Excellent! Good luck with 'em, the pillars can be pretty easy to build as long as you don't get all ridiculous with them like I did by putting lights and sound inside them. If you're building them without sound/light, I'd just build the wood frame and cover it with foam directly as opposed to covering it with plywood and then covering that with foam. Your back will appreciate the weight difference.

If I'm not mistaken, that pic is from Haunt31? I believe he has it so his sign slides down to reveal something inside. Pretty cool idea.

Are you going to make the sign overhead as well?


----------



## Lotus (Nov 12, 2004)

Zombie-F said:


> Excellent! Good luck with 'em, the pillars can be pretty easy to build as long as you don't get all ridiculous with them like I did by putting lights and sound inside them. If you're building them without sound/light, I'd just build the wood frame and cover it with foam directly as opposed to covering it with plywood and then covering that with foam. Your back will appreciate the weight difference.
> 
> If I'm not mistaken, that pic is from Haunt31? I believe he has it so his sign slides down to reveal something inside. Pretty cool idea.
> 
> Are you going to make the sign overhead as well?

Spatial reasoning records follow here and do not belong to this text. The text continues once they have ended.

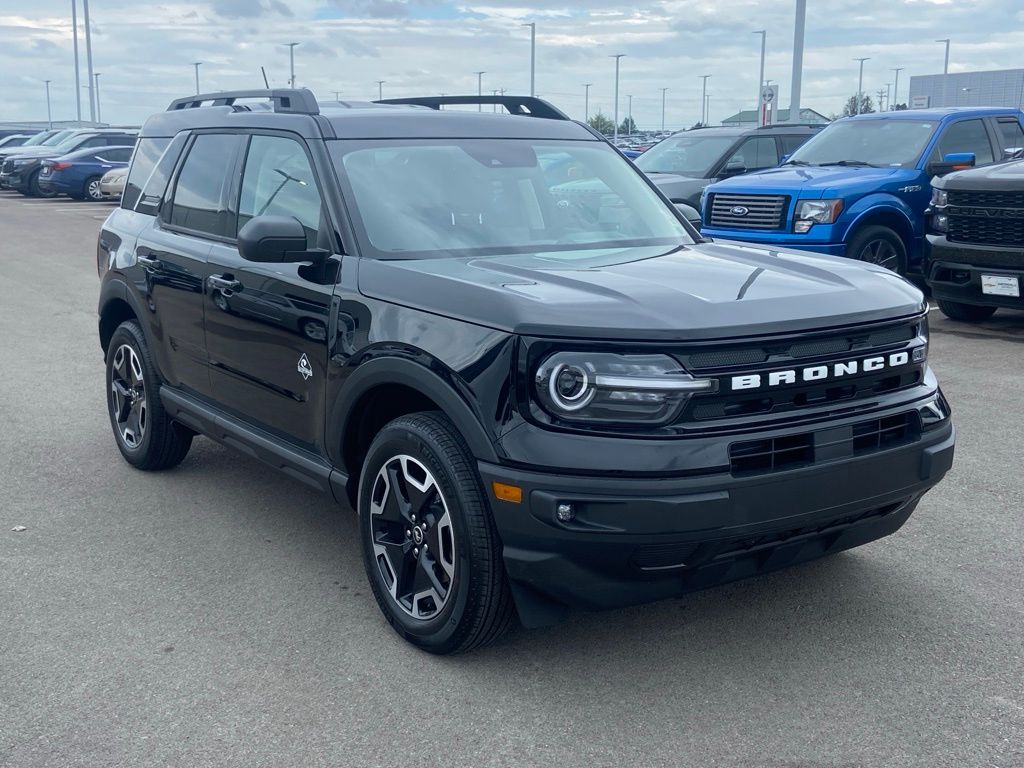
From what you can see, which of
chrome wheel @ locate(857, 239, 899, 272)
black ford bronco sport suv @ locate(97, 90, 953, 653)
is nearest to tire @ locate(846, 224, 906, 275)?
chrome wheel @ locate(857, 239, 899, 272)

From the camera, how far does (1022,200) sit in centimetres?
912

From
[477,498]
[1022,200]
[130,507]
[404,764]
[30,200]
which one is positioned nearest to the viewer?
[404,764]

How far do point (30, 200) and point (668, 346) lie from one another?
108ft

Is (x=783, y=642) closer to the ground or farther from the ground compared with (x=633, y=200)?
closer to the ground

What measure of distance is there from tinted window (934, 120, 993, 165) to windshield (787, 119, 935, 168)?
0.18 m

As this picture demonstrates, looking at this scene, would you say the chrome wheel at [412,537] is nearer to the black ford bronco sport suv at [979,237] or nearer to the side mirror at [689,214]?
the side mirror at [689,214]

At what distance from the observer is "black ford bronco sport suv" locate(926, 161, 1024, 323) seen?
9188mm

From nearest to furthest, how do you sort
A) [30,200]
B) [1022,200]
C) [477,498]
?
1. [477,498]
2. [1022,200]
3. [30,200]

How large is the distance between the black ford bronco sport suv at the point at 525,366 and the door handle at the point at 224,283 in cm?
2

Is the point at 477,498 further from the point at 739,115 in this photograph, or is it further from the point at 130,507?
the point at 739,115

 I am putting sound in it like what you did Zombie most likely and making a drop pannel on both sides with the help from Propboy. Also there will be an arch overhead. If you got any ideas what I should do here, suggestions would be great.


----------



## Lotus (Nov 12, 2004)

I also may put fog machines in each column and have a Gargoyle on the top of each column and send fog throught their mouths. But I don't know what to do suggestions would be great. I also would like to make lights on each side flicker like they are short circuiting but I don't know how I would do this effect.


----------



## Lotus (Nov 12, 2004)

I Check home depot for a flicker circuit but no luck.


----------



## Zombie-F (Apr 12, 2004)

You may be better off finding that at an electrical supplier or at your local hardware store.


----------



## DeathTouch (Sep 6, 2005)

Does the guy from Haunt31 talk on this forum? He isn't to far from me, just wanted to know.


----------



## tobmaster (Feb 21, 2008)

DeathTouch said:


> Does the guy from Haunt31 talk on this forum? He isn't to far from me, just wanted to know.


He does now!!!! What up?


----------



## Frighteners Entertainment (Jan 24, 2006)

LOL, too funny. Only 2 years late.


----------



## DeathTouch (Sep 6, 2005)

It took him long enough.


----------